*What is expected*
Copy each line of the data exactly. Leave nothing out.

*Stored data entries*
....................

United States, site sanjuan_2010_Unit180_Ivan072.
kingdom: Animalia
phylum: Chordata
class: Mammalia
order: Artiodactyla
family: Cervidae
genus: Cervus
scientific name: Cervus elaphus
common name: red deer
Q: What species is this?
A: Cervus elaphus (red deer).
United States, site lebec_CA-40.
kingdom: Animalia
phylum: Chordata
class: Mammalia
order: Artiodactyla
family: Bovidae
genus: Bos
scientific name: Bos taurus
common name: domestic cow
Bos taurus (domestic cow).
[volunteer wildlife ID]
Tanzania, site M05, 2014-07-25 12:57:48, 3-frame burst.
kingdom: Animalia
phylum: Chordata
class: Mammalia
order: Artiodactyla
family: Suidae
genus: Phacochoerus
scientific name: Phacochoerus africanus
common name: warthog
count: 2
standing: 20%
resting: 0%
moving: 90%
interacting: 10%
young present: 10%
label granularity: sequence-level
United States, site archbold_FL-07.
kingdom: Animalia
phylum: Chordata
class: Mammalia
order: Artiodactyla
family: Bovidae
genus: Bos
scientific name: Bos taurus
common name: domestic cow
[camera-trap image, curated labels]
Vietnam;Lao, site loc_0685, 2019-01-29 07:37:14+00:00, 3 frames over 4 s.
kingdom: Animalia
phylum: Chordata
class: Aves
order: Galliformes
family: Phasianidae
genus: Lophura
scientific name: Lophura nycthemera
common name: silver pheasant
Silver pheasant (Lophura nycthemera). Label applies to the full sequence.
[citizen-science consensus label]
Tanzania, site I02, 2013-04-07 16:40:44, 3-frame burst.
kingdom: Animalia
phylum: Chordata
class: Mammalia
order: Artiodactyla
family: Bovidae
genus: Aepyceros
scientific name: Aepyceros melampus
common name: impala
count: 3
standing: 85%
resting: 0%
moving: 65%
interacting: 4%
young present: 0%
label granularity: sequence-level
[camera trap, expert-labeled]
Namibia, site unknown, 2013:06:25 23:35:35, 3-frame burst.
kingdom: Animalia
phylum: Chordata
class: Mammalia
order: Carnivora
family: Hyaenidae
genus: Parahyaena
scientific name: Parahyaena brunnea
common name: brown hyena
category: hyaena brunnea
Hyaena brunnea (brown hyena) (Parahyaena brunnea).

....................

*Answer*
United States, site sanjuan_2010_Unit180_Ivan072.
kingdom: Animalia
phylum: Chordata
class: Mammalia
order: Artiodactyla
family: Cervidae
genus: Cervus
scientific name: Cervus elaphus
common name: red deer
Q: What species is this?
A: Cervus elaphus (red deer).
United States, site lebec_CA-40.
kingdom: Animalia
phylum: Chordata
class: Mammalia
order: Artiodactyla
family: Bovidae
genus: Bos
scientific name: Bos taurus
common name: domestic cow
Bos taurus (domestic cow).
[volunteer wildlife ID]
Tanzania, site M05, 2014-07-25 12:57:48, 3-frame burst.
kingdom: Animalia
phylum: Chordata
class: Mammalia
order: Artiodactyla
family: Suidae
genus: Phacochoerus
scientific name: Phacochoerus africanus
common name: warthog
count: 2
standing: 20%
resting: 0%
moving: 90%
interacting: 10%
young present: 10%
label granularity: sequence-level
United States, site archbold_FL-07.
kingdom: Animalia
phylum: Chordata
class: Mammalia
order: Artiodactyla
family: Bovidae
genus: Bos
scientific name: Bos taurus
common name: domestic cow
[camera-trap image, curated labels]
Vietnam;Lao, site loc_0685, 2019-01-29 07:37:14+00:00, 3 frames over 4 s.
kingdom: Animalia
phylum: Chordata
class: Aves
order: Galliformes
family: Phasianidae
genus: Lophura
scientific name: Lophura nycthemera
common name: silver pheasant
Silver pheasant (Lophura nycthemera). Label applies to the full sequence.
[citizen-science consensus label]
Tanzania, site I02, 2013-04-07 16:40:44, 3-frame burst.
kingdom: Animalia
phylum: Chordata
class: Mammalia
order: Artiodactyla
family: Bovidae
genus: Aepyceros
scientific name: Aepyceros melampus
common name: impala
count: 3
standing: 85%
resting: 0%
moving: 65%
interacting: 4%
young present: 0%
label granularity: sequence-level
[camera trap, expert-labeled]
Namibia, site unknown, 2013:06:25 23:35:35, 3-frame burst.
kingdom: Animalia
phylum: Chordata
class: Mammalia
order: Carnivora
family: Hyaenidae
genus: Parahyaena
scientific name: Parahyaena brunnea
common name: brown hyena
category: hyaena brunnea
Hyaena brunnea (brown hyena) (Parahyaena brunnea).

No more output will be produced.